→ INPUT FOR THIS TASK
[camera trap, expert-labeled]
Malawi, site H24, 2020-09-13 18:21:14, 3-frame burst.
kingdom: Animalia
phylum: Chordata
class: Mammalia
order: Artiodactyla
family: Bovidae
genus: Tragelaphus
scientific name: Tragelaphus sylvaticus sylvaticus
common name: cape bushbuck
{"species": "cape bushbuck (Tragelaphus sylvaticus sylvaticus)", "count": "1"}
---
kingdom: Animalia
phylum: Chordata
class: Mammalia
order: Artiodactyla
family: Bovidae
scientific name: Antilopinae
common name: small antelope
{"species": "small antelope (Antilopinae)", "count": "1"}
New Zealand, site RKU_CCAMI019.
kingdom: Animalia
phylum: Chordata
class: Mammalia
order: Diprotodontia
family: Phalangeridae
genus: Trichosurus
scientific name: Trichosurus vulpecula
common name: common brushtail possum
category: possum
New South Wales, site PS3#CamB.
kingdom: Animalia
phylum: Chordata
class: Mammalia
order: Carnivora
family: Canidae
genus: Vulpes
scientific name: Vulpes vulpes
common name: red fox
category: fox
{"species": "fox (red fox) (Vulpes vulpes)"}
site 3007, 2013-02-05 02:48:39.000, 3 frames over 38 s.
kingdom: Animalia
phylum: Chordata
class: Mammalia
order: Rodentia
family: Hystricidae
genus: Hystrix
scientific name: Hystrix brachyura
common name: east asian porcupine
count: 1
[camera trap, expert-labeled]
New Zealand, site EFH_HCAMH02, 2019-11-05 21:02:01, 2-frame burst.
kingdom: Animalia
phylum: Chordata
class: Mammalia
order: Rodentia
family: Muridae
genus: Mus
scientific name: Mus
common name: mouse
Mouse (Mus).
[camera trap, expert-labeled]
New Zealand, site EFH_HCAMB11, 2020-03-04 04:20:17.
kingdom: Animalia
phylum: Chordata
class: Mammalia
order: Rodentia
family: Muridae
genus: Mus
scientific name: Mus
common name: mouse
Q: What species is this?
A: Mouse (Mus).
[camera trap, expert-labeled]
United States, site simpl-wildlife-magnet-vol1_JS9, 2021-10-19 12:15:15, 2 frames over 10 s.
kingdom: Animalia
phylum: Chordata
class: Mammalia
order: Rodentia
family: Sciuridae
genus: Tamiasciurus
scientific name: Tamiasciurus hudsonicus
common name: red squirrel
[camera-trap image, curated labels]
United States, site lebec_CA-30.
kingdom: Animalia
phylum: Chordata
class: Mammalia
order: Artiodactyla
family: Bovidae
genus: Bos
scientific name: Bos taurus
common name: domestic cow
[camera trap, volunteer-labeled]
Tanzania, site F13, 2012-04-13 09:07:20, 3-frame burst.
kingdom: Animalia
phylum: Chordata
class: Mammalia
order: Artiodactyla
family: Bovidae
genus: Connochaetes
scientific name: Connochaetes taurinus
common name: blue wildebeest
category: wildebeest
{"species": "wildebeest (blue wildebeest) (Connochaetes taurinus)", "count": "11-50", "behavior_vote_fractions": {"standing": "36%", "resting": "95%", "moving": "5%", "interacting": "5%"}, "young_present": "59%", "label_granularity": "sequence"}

→ PROBLEM REQUIREMENTS
Line by line, transcribe the material above exactly.

→ ANSWER SECTION
[camera trap, expert-labeled]
Malawi, site H24, 2020-09-13 18:21:14, 3-frame burst.
kingdom: Animalia
phylum: Chordata
class: Mammalia
order: Artiodactyla
family: Bovidae
genus: Tragelaphus
scientific name: Tragelaphus sylvaticus sylvaticus
common name: cape bushbuck
{"species": "cape bushbuck (Tragelaphus sylvaticus sylvaticus)", "count": "1"}
---
kingdom: Animalia
phylum: Chordata
class: Mammalia
order: Artiodactyla
family: Bovidae
scientific name: Antilopinae
common name: small antelope
{"species": "small antelope (Antilopinae)", "count": "1"}
New Zealand, site RKU_CCAMI019.
kingdom: Animalia
phylum: Chordata
class: Mammalia
order: Diprotodontia
family: Phalangeridae
genus: Trichosurus
scientific name: Trichosurus vulpecula
common name: common brushtail possum
category: possum
New South Wales, site PS3#CamB.
kingdom: Animalia
phylum: Chordata
class: Mammalia
order: Carnivora
family: Canidae
genus: Vulpes
scientific name: Vulpes vulpes
common name: red fox
category: fox
{"species": "fox (red fox) (Vulpes vulpes)"}
site 3007, 2013-02-05 02:48:39.000, 3 frames over 38 s.
kingdom: Animalia
phylum: Chordata
class: Mammalia
order: Rodentia
family: Hystricidae
genus: Hystrix
scientific name: Hystrix brachyura
common name: east asian porcupine
count: 1
[camera trap, expert-labeled]
New Zealand, site EFH_HCAMH02, 2019-11-05 21:02:01, 2-frame burst.
kingdom: Animalia
phylum: Chordata
class: Mammalia
order: Rodentia
family: Muridae
genus: Mus
scientific name: Mus
common name: mouse
Mouse (Mus).
[camera trap, expert-labeled]
New Zealand, site EFH_HCAMB11, 2020-03-04 04:20:17.
kingdom: Animalia
phylum: Chordata
class: Mammalia
order: Rodentia
family: Muridae
genus: Mus
scientific name: Mus
common name: mouse
Q: What species is this?
A: Mouse (Mus).
[camera trap, expert-labeled]
United States, site simpl-wildlife-magnet-vol1_JS9, 2021-10-19 12:15:15, 2 frames over 10 s.
kingdom: Animalia
phylum: Chordata
class: Mammalia
order: Rodentia
family: Sciuridae
genus: Tamiasciurus
scientific name: Tamiasciurus hudsonicus
common name: red squirrel
[camera-trap image, curated labels]
United States, site lebec_CA-30.
kingdom: Animalia
phylum: Chordata
class: Mammalia
order: Artiodactyla
family: Bovidae
genus: Bos
scientific name: Bos taurus
common name: domestic cow
[camera trap, volunteer-labeled]
Tanzania, site F13, 2012-04-13 09:07:20, 3-frame burst.
kingdom: Animalia
phylum: Chordata
class: Mammalia
order: Artiodactyla
family: Bovidae
genus: Connochaetes
scientific name: Connochaetes taurinus
common name: blue wildebeest
category: wildebeest
{"species": "wildebeest (blue wildebeest) (Connochaetes taurinus)", "count": "11-50", "behavior_vote_fractions": {"standing": "36%", "resting": "95%", "moving": "5%", "interacting": "5%"}, "young_present": "59%", "label_granularity": "sequence"}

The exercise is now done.